__What to do__: The entries below should be copied exactly and completely.

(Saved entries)
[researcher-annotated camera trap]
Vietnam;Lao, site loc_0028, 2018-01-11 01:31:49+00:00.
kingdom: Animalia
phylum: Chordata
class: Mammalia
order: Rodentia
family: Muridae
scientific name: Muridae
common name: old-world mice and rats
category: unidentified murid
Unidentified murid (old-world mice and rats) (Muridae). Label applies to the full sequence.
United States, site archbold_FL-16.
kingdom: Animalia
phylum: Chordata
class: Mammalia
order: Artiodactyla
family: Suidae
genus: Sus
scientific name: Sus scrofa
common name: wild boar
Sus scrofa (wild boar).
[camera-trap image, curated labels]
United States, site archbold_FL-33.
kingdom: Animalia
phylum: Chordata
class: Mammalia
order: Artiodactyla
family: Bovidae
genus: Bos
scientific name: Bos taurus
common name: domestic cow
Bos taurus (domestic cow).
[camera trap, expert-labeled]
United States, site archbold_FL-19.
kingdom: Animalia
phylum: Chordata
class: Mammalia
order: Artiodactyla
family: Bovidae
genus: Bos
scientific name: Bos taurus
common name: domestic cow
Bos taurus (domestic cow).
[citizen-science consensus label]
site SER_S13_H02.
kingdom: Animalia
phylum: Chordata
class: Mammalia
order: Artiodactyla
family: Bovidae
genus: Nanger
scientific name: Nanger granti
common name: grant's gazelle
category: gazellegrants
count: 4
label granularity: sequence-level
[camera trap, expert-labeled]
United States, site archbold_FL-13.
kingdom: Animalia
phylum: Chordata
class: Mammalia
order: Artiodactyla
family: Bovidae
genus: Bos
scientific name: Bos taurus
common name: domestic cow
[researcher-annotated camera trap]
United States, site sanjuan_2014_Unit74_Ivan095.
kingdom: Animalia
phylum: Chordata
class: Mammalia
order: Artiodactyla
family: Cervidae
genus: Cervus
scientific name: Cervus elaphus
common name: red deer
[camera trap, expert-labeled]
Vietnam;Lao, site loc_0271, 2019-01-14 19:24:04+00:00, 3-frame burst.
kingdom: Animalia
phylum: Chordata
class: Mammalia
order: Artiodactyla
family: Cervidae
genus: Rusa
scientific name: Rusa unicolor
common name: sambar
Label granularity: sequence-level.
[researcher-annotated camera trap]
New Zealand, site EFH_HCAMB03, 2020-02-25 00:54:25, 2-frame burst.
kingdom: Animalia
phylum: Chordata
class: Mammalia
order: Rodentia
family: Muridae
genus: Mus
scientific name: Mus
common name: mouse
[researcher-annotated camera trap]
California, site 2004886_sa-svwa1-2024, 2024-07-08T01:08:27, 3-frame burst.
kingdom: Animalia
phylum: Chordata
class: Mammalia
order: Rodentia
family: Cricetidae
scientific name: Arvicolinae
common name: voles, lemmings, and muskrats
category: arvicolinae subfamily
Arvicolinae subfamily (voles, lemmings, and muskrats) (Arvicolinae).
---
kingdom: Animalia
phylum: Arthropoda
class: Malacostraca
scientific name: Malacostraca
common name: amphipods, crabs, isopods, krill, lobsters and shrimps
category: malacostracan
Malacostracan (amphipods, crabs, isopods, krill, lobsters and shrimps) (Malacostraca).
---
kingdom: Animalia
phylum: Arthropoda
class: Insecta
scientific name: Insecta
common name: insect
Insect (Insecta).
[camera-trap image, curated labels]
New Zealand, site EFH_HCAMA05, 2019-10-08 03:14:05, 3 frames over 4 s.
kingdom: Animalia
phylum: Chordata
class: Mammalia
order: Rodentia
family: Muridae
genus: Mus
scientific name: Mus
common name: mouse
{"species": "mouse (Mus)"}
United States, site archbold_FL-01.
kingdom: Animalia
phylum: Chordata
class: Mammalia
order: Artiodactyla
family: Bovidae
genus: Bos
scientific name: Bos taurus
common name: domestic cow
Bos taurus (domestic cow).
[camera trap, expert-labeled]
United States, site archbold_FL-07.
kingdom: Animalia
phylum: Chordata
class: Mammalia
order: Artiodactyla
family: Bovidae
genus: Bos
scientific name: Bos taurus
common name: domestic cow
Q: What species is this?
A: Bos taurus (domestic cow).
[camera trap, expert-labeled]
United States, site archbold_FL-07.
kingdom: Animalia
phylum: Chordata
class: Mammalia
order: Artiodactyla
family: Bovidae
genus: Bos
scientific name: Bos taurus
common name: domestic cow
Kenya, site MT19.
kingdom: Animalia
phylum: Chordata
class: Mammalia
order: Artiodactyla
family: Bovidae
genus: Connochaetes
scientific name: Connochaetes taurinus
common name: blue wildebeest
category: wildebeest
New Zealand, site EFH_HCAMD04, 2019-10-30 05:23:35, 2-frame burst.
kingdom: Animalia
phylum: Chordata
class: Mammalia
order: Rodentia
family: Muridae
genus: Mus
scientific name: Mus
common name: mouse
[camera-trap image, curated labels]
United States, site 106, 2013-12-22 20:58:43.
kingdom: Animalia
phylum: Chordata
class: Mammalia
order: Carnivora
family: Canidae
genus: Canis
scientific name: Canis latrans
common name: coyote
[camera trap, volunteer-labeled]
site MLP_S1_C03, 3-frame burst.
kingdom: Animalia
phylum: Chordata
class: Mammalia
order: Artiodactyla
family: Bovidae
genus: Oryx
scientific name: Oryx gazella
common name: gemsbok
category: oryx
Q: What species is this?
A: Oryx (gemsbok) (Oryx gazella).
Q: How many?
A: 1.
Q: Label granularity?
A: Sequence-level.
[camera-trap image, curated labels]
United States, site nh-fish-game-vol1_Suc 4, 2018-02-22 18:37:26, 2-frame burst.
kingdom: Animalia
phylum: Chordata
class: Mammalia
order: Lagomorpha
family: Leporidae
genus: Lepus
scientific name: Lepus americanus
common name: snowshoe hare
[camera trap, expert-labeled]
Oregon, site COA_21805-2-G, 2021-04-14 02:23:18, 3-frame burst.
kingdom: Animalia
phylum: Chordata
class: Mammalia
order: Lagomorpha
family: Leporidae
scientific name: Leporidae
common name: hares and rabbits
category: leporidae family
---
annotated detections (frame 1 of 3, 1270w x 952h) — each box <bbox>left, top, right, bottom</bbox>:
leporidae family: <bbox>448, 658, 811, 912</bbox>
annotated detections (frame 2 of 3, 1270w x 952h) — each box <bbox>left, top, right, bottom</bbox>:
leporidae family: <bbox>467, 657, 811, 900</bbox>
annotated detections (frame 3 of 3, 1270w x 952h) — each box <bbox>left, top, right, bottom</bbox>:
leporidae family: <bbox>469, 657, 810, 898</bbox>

__Output for this task__:
[researcher-annotated camera trap]
Vietnam;Lao, site loc_0028, 2018-01-11 01:31:49+00:00.
kingdom: Animalia
phylum: Chordata
class: Mammalia
order: Rodentia
family: Muridae
scientific name: Muridae
common name: old-world mice and rats
category: unidentified murid
Unidentified murid (old-world mice and rats) (Muridae). Label applies to the full sequence.
United States, site archbold_FL-16.
kingdom: Animalia
phylum: Chordata
class: Mammalia
order: Artiodactyla
family: Suidae
genus: Sus
scientific name: Sus scrofa
common name: wild boar
Sus scrofa (wild boar).
[camera-trap image, curated labels]
United States, site archbold_FL-33.
kingdom: Animalia
phylum: Chordata
class: Mammalia
order: Artiodactyla
family: Bovidae
genus: Bos
scientific name: Bos taurus
common name: domestic cow
Bos taurus (domestic cow).
[camera trap, expert-labeled]
United States, site archbold_FL-19.
kingdom: Animalia
phylum: Chordata
class: Mammalia
order: Artiodactyla
family: Bovidae
genus: Bos
scientific name: Bos taurus
common name: domestic cow
Bos taurus (domestic cow).
[citizen-science consensus label]
site SER_S13_H02.
kingdom: Animalia
phylum: Chordata
class: Mammalia
order: Artiodactyla
family: Bovidae
genus: Nanger
scientific name: Nanger granti
common name: grant's gazelle
category: gazellegrants
count: 4
label granularity: sequence-level
[camera trap, expert-labeled]
United States, site archbold_FL-13.
kingdom: Animalia
phylum: Chordata
class: Mammalia
order: Artiodactyla
family: Bovidae
genus: Bos
scientific name: Bos taurus
common name: domestic cow
[researcher-annotated camera trap]
United States, site sanjuan_2014_Unit74_Ivan095.
kingdom: Animalia
phylum: Chordata
class: Mammalia
order: Artiodactyla
family: Cervidae
genus: Cervus
scientific name: Cervus elaphus
common name: red deer
[camera trap, expert-labeled]
Vietnam;Lao, site loc_0271, 2019-01-14 19:24:04+00:00, 3-frame burst.
kingdom: Animalia
phylum: Chordata
class: Mammalia
order: Artiodactyla
family: Cervidae
genus: Rusa
scientific name: Rusa unicolor
common name: sambar
Label granularity: sequence-level.
[researcher-annotated camera trap]
New Zealand, site EFH_HCAMB03, 2020-02-25 00:54:25, 2-frame burst.
kingdom: Animalia
phylum: Chordata
class: Mammalia
order: Rodentia
family: Muridae
genus: Mus
scientific name: Mus
common name: mouse
[researcher-annotated camera trap]
California, site 2004886_sa-svwa1-2024, 2024-07-08T01:08:27, 3-frame burst.
kingdom: Animalia
phylum: Chordata
class: Mammalia
order: Rodentia
family: Cricetidae
scientific name: Arvicolinae
common name: voles, lemmings, and muskrats
category: arvicolinae subfamily
Arvicolinae subfamily (voles, lemmings, and muskrats) (Arvicolinae).
---
kingdom: Animalia
phylum: Arthropoda
class: Malacostraca
scientific name: Malacostraca
common name: amphipods, crabs, isopods, krill, lobsters and shrimps
category: malacostracan
Malacostracan (amphipods, crabs, isopods, krill, lobsters and shrimps) (Malacostraca).
---
kingdom: Animalia
phylum: Arthropoda
class: Insecta
scientific name: Insecta
common name: insect
Insect (Insecta).
[camera-trap image, curated labels]
New Zealand, site EFH_HCAMA05, 2019-10-08 03:14:05, 3 frames over 4 s.
kingdom: Animalia
phylum: Chordata
class: Mammalia
order: Rodentia
family: Muridae
genus: Mus
scientific name: Mus
common name: mouse
{"species": "mouse (Mus)"}
United States, site archbold_FL-01.
kingdom: Animalia
phylum: Chordata
class: Mammalia
order: Artiodactyla
family: Bovidae
genus: Bos
scientific name: Bos taurus
common name: domestic cow
Bos taurus (domestic cow).
[camera trap, expert-labeled]
United States, site archbold_FL-07.
kingdom: Animalia
phylum: Chordata
class: Mammalia
order: Artiodactyla
family: Bovidae
genus: Bos
scientific name: Bos taurus
common name: domestic cow
Q: What species is this?
A: Bos taurus (domestic cow).
[camera trap, expert-labeled]
United States, site archbold_FL-07.
kingdom: Animalia
phylum: Chordata
class: Mammalia
order: Artiodactyla
family: Bovidae
genus: Bos
scientific name: Bos taurus
common name: domestic cow
Kenya, site MT19.
kingdom: Animalia
phylum: Chordata
class: Mammalia
order: Artiodactyla
family: Bovidae
genus: Connochaetes
scientific name: Connochaetes taurinus
common name: blue wildebeest
category: wildebeest
New Zealand, site EFH_HCAMD04, 2019-10-30 05:23:35, 2-frame burst.
kingdom: Animalia
phylum: Chordata
class: Mammalia
order: Rodentia
family: Muridae
genus: Mus
scientific name: Mus
common name: mouse
[camera-trap image, curated labels]
United States, site 106, 2013-12-22 20:58:43.
kingdom: Animalia
phylum: Chordata
class: Mammalia
order: Carnivora
family: Canidae
genus: Canis
scientific name: Canis latrans
common name: coyote
[camera trap, volunteer-labeled]
site MLP_S1_C03, 3-frame burst.
kingdom: Animalia
phylum: Chordata
class: Mammalia
order: Artiodactyla
family: Bovidae
genus: Oryx
scientific name: Oryx gazella
common name: gemsbok
category: oryx
Q: What species is this?
A: Oryx (gemsbok) (Oryx gazella).
Q: How many?
A: 1.
Q: Label granularity?
A: Sequence-level.
[camera-trap image, curated labels]
United States, site nh-fish-game-vol1_Suc 4, 2018-02-22 18:37:26, 2-frame burst.
kingdom: Animalia
phylum: Chordata
class: Mammalia
order: Lagomorpha
family: Leporidae
genus: Lepus
scientific name: Lepus americanus
common name: snowshoe hare
[camera trap, expert-labeled]
Oregon, site COA_21805-2-G, 2021-04-14 02:23:18, 3-frame burst.
kingdom: Animalia
phylum: Chordata
class: Mammalia
order: Lagomorpha
family: Leporidae
scientific name: Leporidae
common name: hares and rabbits
category: leporidae family
---
annotated detections (frame 1 of 3, 1270w x 952h) — each box <bbox>left, top, right, bottom</bbox>:
leporidae family: <bbox>448, 658, 811, 912</bbox>
annotated detections (frame 2 of 3, 1270w x 952h) — each box <bbox>left, top, right, bottom</bbox>:
leporidae family: <bbox>467, 657, 811, 900</bbox>
annotated detections (frame 3 of 3, 1270w x 952h) — each box <bbox>left, top, right, bottom</bbox>:
leporidae family: <bbox>469, 657, 810, 898</bbox>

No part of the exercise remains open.